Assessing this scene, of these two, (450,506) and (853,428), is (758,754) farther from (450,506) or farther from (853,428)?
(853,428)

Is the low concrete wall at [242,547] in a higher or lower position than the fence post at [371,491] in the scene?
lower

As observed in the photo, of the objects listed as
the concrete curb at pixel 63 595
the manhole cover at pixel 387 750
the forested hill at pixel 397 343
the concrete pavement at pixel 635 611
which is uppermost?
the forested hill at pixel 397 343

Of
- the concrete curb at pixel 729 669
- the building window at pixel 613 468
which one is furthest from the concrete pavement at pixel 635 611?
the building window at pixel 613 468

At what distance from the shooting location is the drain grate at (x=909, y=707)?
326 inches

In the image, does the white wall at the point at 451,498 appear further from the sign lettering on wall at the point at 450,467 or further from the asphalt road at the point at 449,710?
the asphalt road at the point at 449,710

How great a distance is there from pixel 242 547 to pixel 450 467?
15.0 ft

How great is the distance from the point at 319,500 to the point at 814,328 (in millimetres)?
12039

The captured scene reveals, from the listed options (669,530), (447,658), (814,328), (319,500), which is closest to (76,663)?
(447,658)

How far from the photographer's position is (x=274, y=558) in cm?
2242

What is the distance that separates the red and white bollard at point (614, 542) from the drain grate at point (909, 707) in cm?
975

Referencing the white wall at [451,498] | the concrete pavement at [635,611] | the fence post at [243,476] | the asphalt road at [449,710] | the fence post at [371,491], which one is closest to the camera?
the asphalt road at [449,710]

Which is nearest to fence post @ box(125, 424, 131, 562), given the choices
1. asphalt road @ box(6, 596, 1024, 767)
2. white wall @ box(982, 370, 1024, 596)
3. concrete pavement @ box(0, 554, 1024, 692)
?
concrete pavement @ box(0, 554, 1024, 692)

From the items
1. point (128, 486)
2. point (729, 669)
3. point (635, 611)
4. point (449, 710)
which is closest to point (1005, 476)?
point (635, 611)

------

Reproduce, verbatim, the lines of the data from the one containing "How far from" through the end of the data, both included, and nothing else.

How far from the photographer's position is (x=274, y=558) in cm?
2242

What is the distance that separates the red and white bollard at point (614, 542) from the drain grate at point (909, 707) in cm?
975

Referencing the white wall at [451,498] | the concrete pavement at [635,611] | the fence post at [243,476] | the asphalt road at [449,710] | the fence post at [371,491], which one is closest to the camera?
the asphalt road at [449,710]

Which is nearest to fence post @ box(125, 424, 131, 562), given the choices
1. asphalt road @ box(6, 596, 1024, 767)
2. white wall @ box(982, 370, 1024, 596)
3. concrete pavement @ box(0, 554, 1024, 692)
?
concrete pavement @ box(0, 554, 1024, 692)

From the items
1. point (128, 486)
2. point (729, 669)
3. point (635, 611)
4. point (449, 710)
which is closest to point (1005, 476)?
point (635, 611)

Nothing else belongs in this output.